US cars are a lot better than they used to be. My 86 Toyota ran good, but the frame rusted out at about 150K. My old 82 GMC van had close to 250-260K and we got rid of it
solely because we no longer drove it.

BG


----------



## Corday (Mar 3, 2010)

As BG said, American cars have gotten better. A lot of models in the BMW line are no longer "The Ultimate Driving Machine" because to cater to American tastes, they've taken away performance for a more luxury oriented clientèle. Most of the owners would never know the difference as they've never gone beyond 6/10ths.


----------



## sirtokesalot (May 15, 2008)

id never own a new bmw there's too many electronics in them to fail that are necessary to the vehicles running right. i got mine for 550 bucks and its given me over 150,000 miles so far does not burn or leak oil still has original a/c stuff that works. the only stuff on the car not original is the front control arms and tie rods. tires and brakes have obviously been changed when needed as well. every sensor on the car is original except the o2 sensor and they all work. the cars biggest issue is leaking gas tank and rust.


----------



## Basementgeek (Feb 7, 2005)

All cars any more will have tons of electronics, naturally some more than others. Got to admit newer cars run so much better than old cars.

BG


----------



## wolfen1086 (Oct 4, 2007)

Basementgeek said:


> All cars any more will have tons of electronics, naturally some more than others. Got to admit newer cars run so much better than old cars.
> 
> BG


Really? My 01 wrangler has a 1943 153 CID under eth hood and I'll put it against any modern car for running smooth 
( but then I know a few things too so.....)


----------



## SABL (Jul 4, 2008)

I'd be checking local salvage yards on the tank.......the $600 price for a new one is real....yikes!! 

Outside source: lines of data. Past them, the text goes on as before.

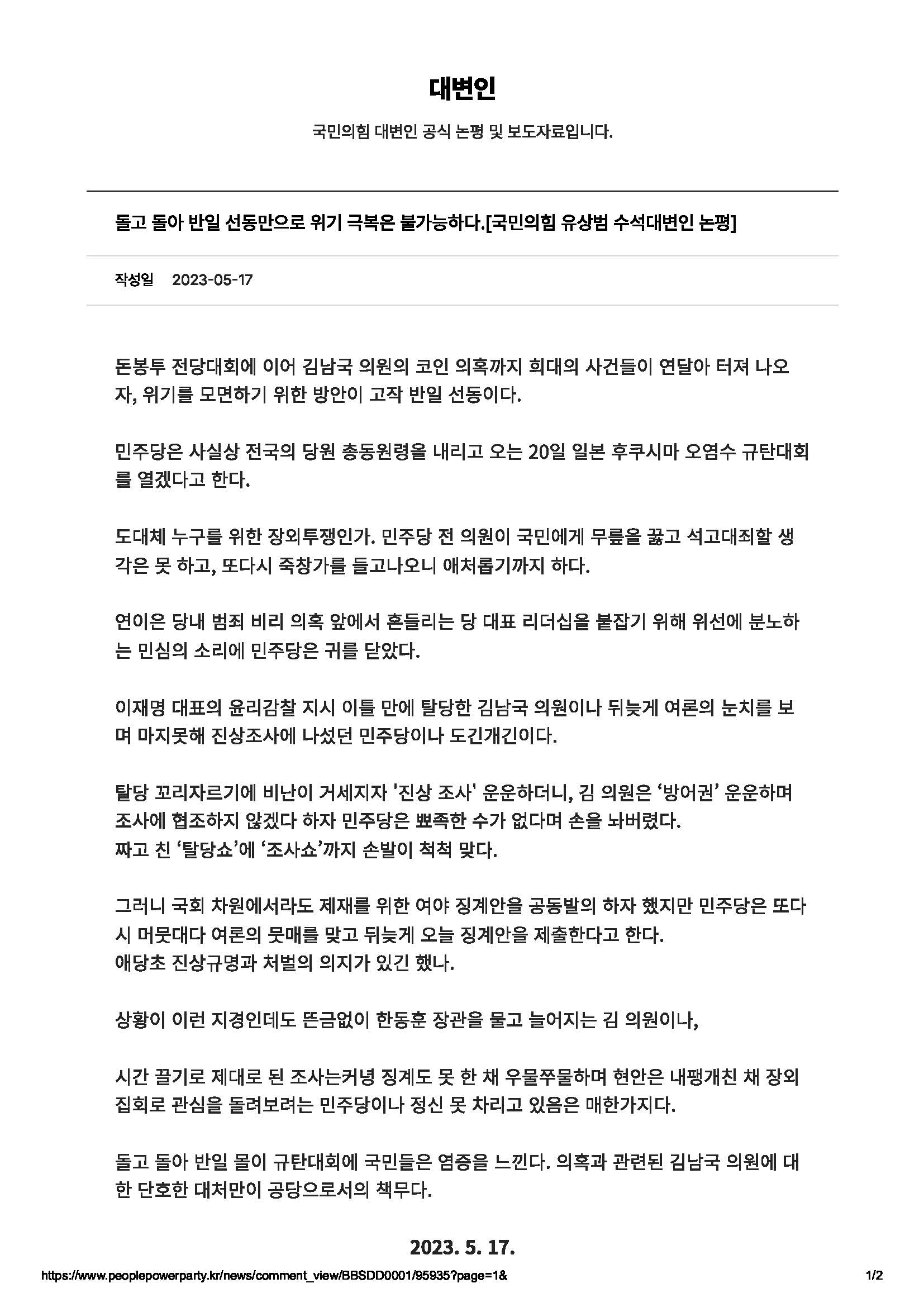 대변인

국민의힘 대변인 공식 논평 및 보도자료입니다.

돌고 돌아 반일 선동만으로 위기 극복은 불가능하다.[국민의힘 유상범 수석대변인 논평]

작성일 2023-05-17

돈봉투 전당대회에 이어 김남국 의원의 코인 의혹까지 희대의 사건들이 연달아 터져 나오자, 위기를 모면하기 위한 방안이 고작 반일 선동이다.

민주당은 사실상 전국의 당원 총동원령을 내리고 오는 20일 일본 후쿠시마 오염수 규탄대회를 열겠다고 한다.

도대체 누구를 위한 장외투쟁인가. 민주당 전 의원이 국민에게 무릎을 꿇고 석고대죄할 생각은 못 하고, 또다시 죽창가를 들고나오니 애처롭기까지 하다.

연이은 당내 범죄 비리 의혹 앞에서 흔들리는 당 대표 리더십을 붙잡기 위해 위선에 분노하는 민심의 소리에 민주당은 귀를 닫았다.

이재명 대표의 윤리감찰 지시 이틀 만에 탈당한 김남국 의원이나 뒤늦게 여론의 눈치를 보며 마지못해 진상조사에 나섰던 민주당이나 도긴개긴이다.

탈당 꼬리자르기에 비난이 거세지자 '진상 조사' 운운하더니, 김 의원은 ‘방어권’ 운운하며 조사에 협조하지 않겠다 하자 민주당은 뾰족한 수가 없다며 손을 놔버렸다.
짜고 친 ‘탈당쇼’에 ‘조사쇼’까지 손발이 척척 맞다.

그러니 국회 차원에서라도 제재를 위한 여야 징계안을 공동발의 하자 했지만 민주당은 또다시 머뭇대다 여론의 뭇매를 맞고 뒤늦게 오늘 징계안을 제출한다고 한다.
애당초 진상규명과 처벌의 의지가 있긴 했나.

상황이 이런 지경인데도 뜬금없이 한동훈 장관을 물고 늘어지는 김 의원이나,

시간 끌기로 제대로 된 조사는커녕 징계도 못 한 채 우물쭈물하며 현안은 내팽개친 채 장외집회로 관심을 돌려보려는 민주당이나 정신 못 차리고 있음은 매한가지다.

돌고 돌아 반일 몰이 규탄대회에 국민들은 염증을 느낀다. 의혹과 관련된 김남국 의원에 대한 단호한 대처만이 공당으로서의 책무다.

2023. 5. 17.

https://www.peoplepowerparty.kr/news/comment_view/BBSDD0001/95935?page=1& 1/2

My old beastie has 253K and still sounds and runs good......but, I'm at a point where anything major will be the end of it. I'll keep it as a 'hauler' as long as the repairs are cheap and I can do the work myself......a 1 ton Club Wagon comes in handy at times.


----------



## Corday (Mar 3, 2010)

wolfen1086 said:


> Really? My 01 wrangler has a 1943 153 CID under eth hood and I'll put it against any modern car for running smooth
> ( but then I know a few things too so.....)


I had a '66 CJ5 with that engine (Hurricane 4). Everyone envied at how I got through snowstorms. What they didn't know was it took two cans of Drygas per tank to get the fuel all the way to the carb.

EDIT: Almost forgot how an "L" head needed valve adjustment every 15K or so.


----------



## Basementgeek (Feb 7, 2005)

wolfen1086 said:


> Really? My 01 wrangler has a 1943 153 CID under eth hood and I'll put it against any modern car for running smooth
> ( but then I know a few things too so.....)


Who/why in the world would you put a WWII engine in 2001? Running smooth is not hard to accomplish, I doubt you know any secrets. To get a small engine to perform well, it needs electronic. Who even made engines in 1943 except for the military?

I bet a tank from a salvage yard will be cheaper and better shape. If the tank where in poor condition they would have sold for it scrap.

BG


----------